Only the wind drifting in through the windows seemed to carry his voice into someone's heart—slowly, quietly, as if it knew where to go.

"If you don't want to be left with nothing when you're grown,

then even if it's hard now… think about what you want, what you love.

That's the only way to carry on life beyond mere survival."

When he stopped speaking, the silence lingered.

It wasn't the weight of a scolding, nor the warmth of encouragement—

just something heavy, settling in the chest of everyone present.

Jian kept her head slightly lowered, staring at the back of her hand.

A single bead of sweat slid down her skin.

She inhaled, then let the breath out slowly.

'What I was trying to change… was that kind of possibility for life.'

Outside, solar panels still reflected the heat, their glare quivering against the classroom windows like threads of light.

Yet his words remained clear, even through the brightness—

a weight that was not light, lodged somewhere in her chest.

She didn't lift her head.

If anything, she lowered it further, as if to hold on to that echo.

The teacher's final words circled in her mind like a whisper:

'If you want to carry on living, you have to think about what you love…'

And then, last night's scenes returned—

The vanished connection logs.

The red warning screens that had flashed.

The words that had never reached her from the other side.

The sincerity she had sent out, and the something that still hadn't been delivered.

'After everything that's happened… I still don't know what I truly want.'

She closed her eyes, then opened them again.

The world outside was still sweltering, the light spreading like midsummer—

but somewhere in that heat, a faint, definite breeze brushed past her heart.

It was neither regret nor certainty, only the quiet signal of a possibility… still alive.

[2050, Office of the Parliamentary Aide]

The meeting room door clicked shut.

She didn't head back to her desk. Not yet.

The corridor ahead felt weighted, the air thick enough to slow a breath.

She moved through it quickly, quietly.

The day's agenda was already erased from her mind.

This was no longer about data. This was about a person.

At the far end, she stopped, pulled out her tablet, and tapped into the off-record government network.

One name.

'Lee Hanna.'

Just a few years ago, she had been a front-line architect of future transit policy—visionary, dangerous. And then… gone.

The search results appeared fast:

Former Director of Climate Technology, Ministry of Land, Infrastructure and Transport. Resigned 2030. Joined private sector.Since 2046: JH Future Science Research Center.Special Researcher, Climate-Energy Integrated Circuit Optimization, external appointment.

Her fingers tightened on the tablet.

'JH Group… Jeong Jae-yoon's backer.'

Once, Lee Hanna had been unshakable.

Leaving the public post, she'd claimed, was to work closer to the field.

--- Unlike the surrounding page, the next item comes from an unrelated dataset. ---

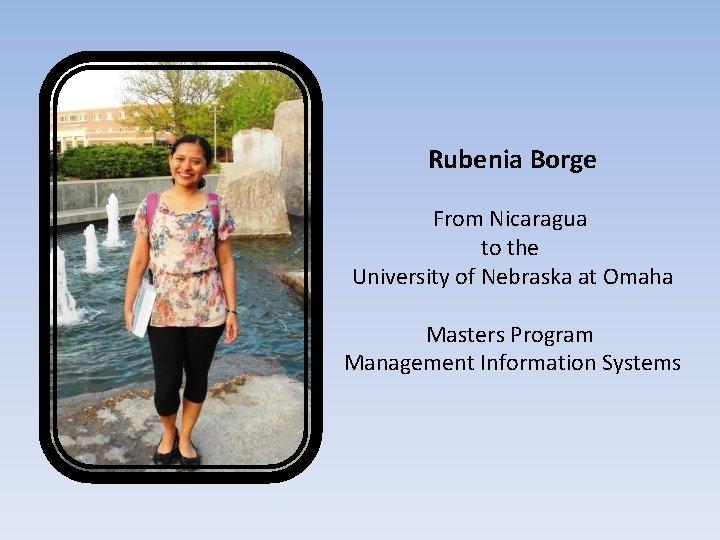 Rubenia Borge From Nicaragua to the University of Nebraska at Omaha Masters Program Management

Now her name was stamped on the enemy's side.

"Why… there?"

The aide typed a short, careful message.

One the recipient would understand, if they still could. She sent it, knowing the reply wouldn't come soon.

No rush.

What she needed now was cold patience.

She switched screens, pulled up Association Chairman Choi Jae-hoon's profile, and sent a brief greeting with an informal meeting request.

Read receipts disabled.

She couldn't afford even a shadow of exposure.

Two messages sent. No reads. No replies.

Setting the tablet down, she opened a small paper notebook.

Scribbles in pencil filled the page:

Altered records have a different structure.Memory's flow leaves no trace—but intent does.Who, when, and how rewrote the frame?

She added one more line, pressing the graphite deep into the paper:

And now… I stand at that boundary.

Outside, the city lights shimmered faintly in the dark.

But her eyes burned sharper than any of them.